California_Housing_Price_Prediction

picture alt

Business Problem:

To predict the prices of houses in Californa based on their different specifications and locations

Description :

The Dataset is built using the 1990 California census data. It contains one row per census block group. A block group is the smallest geographical unit for which the U.S. Census Bureau publishes sample data (a block group typically has a population of 600 to 3,000 people).

The information was collected on the variables using all the block groups in California from the 1990 Census. In this sample a block group on average includes 1425.5 individuals living in a geographically compact area. Naturally, the geographical area included varies inversely with the population density.
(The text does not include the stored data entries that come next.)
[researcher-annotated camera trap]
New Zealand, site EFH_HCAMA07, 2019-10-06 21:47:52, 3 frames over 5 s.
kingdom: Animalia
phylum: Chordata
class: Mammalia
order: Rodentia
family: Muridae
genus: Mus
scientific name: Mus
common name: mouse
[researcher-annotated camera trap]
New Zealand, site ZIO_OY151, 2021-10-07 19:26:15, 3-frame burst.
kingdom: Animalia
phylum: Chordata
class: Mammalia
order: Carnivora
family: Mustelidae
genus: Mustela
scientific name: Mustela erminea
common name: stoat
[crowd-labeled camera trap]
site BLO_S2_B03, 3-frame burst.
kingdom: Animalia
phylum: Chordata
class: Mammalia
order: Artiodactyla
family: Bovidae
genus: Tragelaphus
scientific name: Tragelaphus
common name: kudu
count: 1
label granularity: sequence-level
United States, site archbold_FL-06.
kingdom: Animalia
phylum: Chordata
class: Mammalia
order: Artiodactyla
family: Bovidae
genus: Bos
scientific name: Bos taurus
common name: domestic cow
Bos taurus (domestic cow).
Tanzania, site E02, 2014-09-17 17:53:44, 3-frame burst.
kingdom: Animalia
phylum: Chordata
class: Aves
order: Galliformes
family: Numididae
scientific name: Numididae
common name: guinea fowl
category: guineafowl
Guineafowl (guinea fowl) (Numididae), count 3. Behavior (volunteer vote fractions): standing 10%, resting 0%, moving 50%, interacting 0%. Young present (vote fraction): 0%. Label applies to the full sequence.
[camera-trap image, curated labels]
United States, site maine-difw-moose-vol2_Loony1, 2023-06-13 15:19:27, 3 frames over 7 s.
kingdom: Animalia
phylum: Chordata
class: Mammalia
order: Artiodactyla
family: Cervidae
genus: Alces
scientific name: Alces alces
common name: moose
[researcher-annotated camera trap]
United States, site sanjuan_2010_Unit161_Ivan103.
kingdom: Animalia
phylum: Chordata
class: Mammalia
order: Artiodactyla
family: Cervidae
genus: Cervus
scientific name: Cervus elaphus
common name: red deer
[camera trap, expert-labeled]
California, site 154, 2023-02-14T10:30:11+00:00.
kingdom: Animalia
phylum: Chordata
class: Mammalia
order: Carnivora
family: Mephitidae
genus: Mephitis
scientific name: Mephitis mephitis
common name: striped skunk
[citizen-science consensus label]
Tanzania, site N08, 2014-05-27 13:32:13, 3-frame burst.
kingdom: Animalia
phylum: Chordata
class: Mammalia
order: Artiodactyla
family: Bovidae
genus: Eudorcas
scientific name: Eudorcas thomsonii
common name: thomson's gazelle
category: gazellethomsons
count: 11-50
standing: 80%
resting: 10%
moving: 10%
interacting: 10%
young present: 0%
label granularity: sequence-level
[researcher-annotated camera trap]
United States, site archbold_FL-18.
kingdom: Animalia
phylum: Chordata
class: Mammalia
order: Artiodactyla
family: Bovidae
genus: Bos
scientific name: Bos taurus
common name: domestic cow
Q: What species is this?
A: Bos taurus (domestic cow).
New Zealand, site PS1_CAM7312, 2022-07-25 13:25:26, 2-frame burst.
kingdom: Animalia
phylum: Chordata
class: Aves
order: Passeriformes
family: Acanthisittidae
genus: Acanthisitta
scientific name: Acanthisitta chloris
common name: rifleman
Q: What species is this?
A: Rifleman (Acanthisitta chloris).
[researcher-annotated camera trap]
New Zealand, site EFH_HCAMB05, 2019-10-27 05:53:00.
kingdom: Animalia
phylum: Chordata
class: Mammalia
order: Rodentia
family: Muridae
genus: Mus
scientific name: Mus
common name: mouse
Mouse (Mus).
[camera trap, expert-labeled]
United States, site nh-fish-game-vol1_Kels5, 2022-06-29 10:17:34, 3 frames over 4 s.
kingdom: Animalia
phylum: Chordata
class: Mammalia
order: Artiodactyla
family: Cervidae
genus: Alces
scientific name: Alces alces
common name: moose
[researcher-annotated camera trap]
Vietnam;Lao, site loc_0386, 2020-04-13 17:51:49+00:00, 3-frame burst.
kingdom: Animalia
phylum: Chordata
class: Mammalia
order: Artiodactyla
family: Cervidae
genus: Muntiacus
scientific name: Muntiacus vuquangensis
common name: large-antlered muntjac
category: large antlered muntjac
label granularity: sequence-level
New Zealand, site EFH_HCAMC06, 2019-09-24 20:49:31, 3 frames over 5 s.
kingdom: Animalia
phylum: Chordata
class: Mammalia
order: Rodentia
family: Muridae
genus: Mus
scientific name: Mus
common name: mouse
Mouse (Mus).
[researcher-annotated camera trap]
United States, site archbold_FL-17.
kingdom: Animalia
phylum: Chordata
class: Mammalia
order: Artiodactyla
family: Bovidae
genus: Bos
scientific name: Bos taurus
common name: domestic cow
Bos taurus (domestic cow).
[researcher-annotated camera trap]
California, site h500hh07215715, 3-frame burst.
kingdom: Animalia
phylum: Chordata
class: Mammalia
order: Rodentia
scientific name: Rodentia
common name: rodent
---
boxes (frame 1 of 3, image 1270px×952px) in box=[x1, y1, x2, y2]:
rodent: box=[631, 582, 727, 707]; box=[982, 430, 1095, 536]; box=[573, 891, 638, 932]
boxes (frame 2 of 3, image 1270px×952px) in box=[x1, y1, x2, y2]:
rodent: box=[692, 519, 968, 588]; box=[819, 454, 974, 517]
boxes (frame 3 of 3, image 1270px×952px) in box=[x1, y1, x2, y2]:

Distances were computed among the centroids of each block group as measured in latitude and longitude and all the districts reporting zero entries for the independent and dependent variables were excluded. The final data contained 20,640 observations on 9 variables. The dependent variable is ln(median house value). The other variables are as follows:

longitude: A measure of how far west a house is; a higher value is farther west

latitude: A measure of how far north a house is; a higher value is farther north

housing_Median_Age: Median age of a house within a block; a lower number is a newer building

total_Rooms: Total number of rooms within a block

total_Bedrooms: Total number of bedrooms within a block

population: Total number of people residing within a block

households: Total number of households, a group of people residing within a home unit, for a block

median_Income: Median income for households within a block of houses (measured in tens of thousands of US Dollars)

median_House_Value: Median house value for households within a block (measured in US Dollars)

ocean_Proximity: Location of the house w.r.t ocean/sea